Brinckerhoff built a store and grist mill on his property, which he inherited from his family. His house was about two miles from the gateway of the mountains directly south of Fishkill.

For nine consecutive years from 1768 to 1777, he represented Dutchess County in the New York General Assembly.

During the American Revolutionary War, he was a Colonel of the Second Regiment of Dutchess County Militia in 1777 known as Brinckerhoff's Regiment of Militia. During the war, his house, which was two miles from the hospitals, workshops, and barracks of the Continental Army, hosted many officers and prominent people, including John Adams, George Washington, Gilbert du Motier, Marquis de Lafayette (who spent six weeks recovering in the second-floor bedroom), Alexander Hamilton, General Alexander McDougall, who used the home as his headquarters, Governor George Clinton, and Generals Putnam, Knox, Arnold, Greene, and Gates.

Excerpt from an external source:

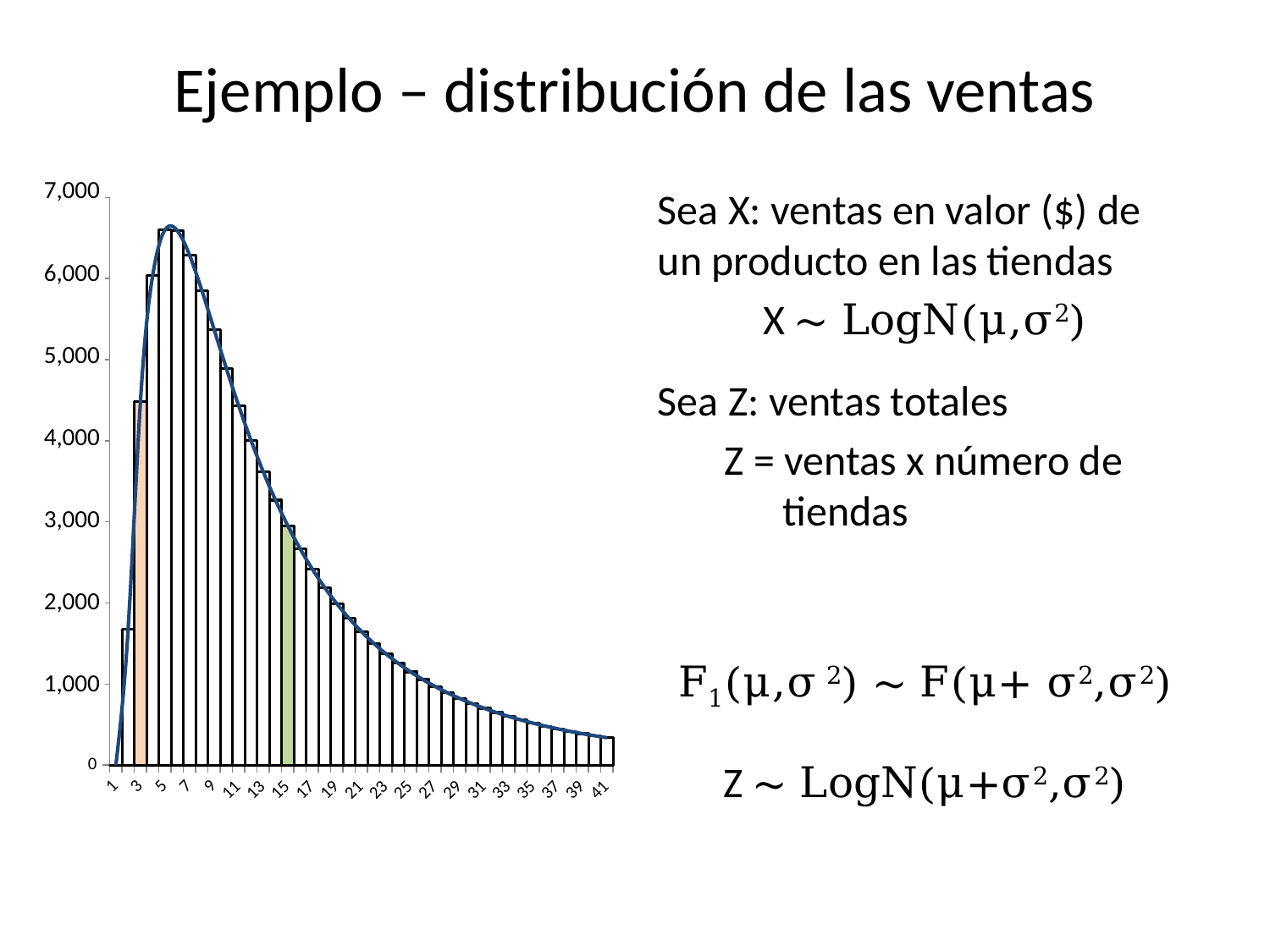
What kind of chart is shown on the slide? bar chart with a line overlay Which is larger, the bar at category 1 or the bar at category 3? category 3 What is the last category label shown on the x axis? 41 Is the value of the bar at category 3 greater or less than 5,000? less Do the bar values rise or fall along the x axis after the peak near category 5? fall Is the value of the green-shaded bar greater or less than 2,000? greater Is the value of the bar at category 41 greater or less than 1,000? less What is the highest value shown on the y axis? 7,000 Which is larger, the bar at category 5 or the bar at category 41? category 5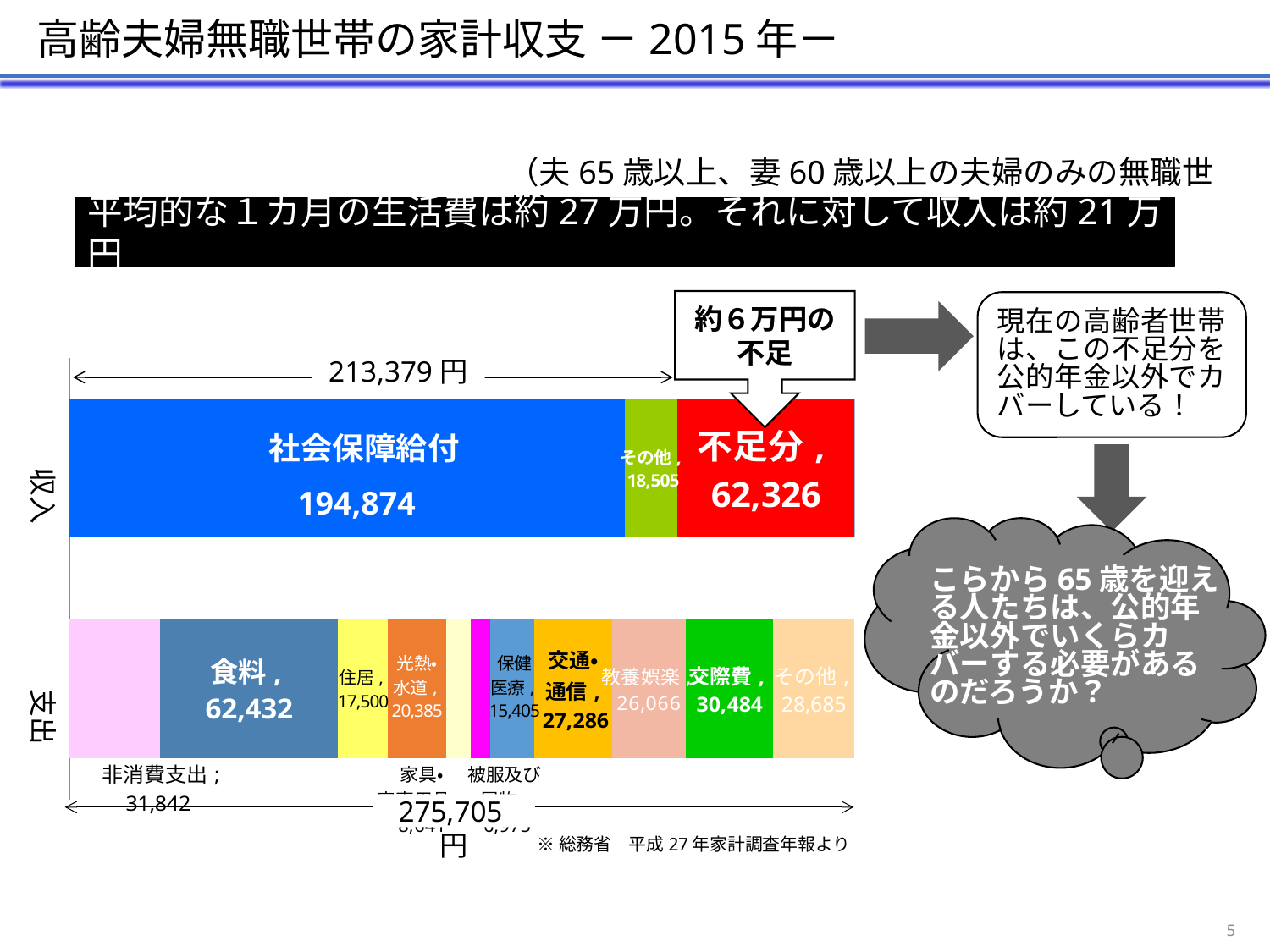
What is the value of その他 in the 収入 bar? 18,505 Which is larger in the 支出 bar, 交際費 or 教養娯楽? 交際費 What is the total expenditure shown by the arrow below the 支出 bar? 275,705 円 What is the difference between 食料 (62,432) and 住居 (17,500) in the 支出 bar? 44,932 What is the value of 食料 in the 支出 bar? 62,432 What is the value of 交通・通信 in the 支出 bar? 27,286 What is the value of 交際費 in the 支出 bar? 30,484 What is the value of 不足分 in the 収入 bar? 62,326 What is the total income shown by the arrow above the 収入 bar? 213,379 円 What is the value of 社会保障給付 in the 収入 bar? 194,874 Which segment is the largest in the 収入 bar? 社会保障給付 What kind of chart is shown on the slide? Stacked bar chart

After the Revolution, he served in the New York State Assembly as a member of the 1st, 2nd and 3rd New York State Legislatures. He was also Chairman of the Vigilance Committee of Poughkeepsie.

==Personal life==
On August 27, 1747 Brinckerhoff was married to Geertie Wyckoff (1730–1767) in Flatlands, New York. She was a daughter of Hendrick Cornelius Wyckoff and the former Annatie Bennet. Together, they were the parents of:

- Abraham Brinckerhoff (b. 1748), who married Sarah Brett, a daughter of Robert Brett, in 1770.
- Jacob Brinckerhoff (1754–1818), who married Dientie Van Wyck in 1774.
- Femmetje "Phebe" Brinckerhoff (1764–1855), who married Col. Aaron Stockholm (1756–1825).

Brinckerhoff died in Fishkill in 1789 and was buried in the family vault on his property. Much of his personal and family history were lost, including his family Bible, which was burned.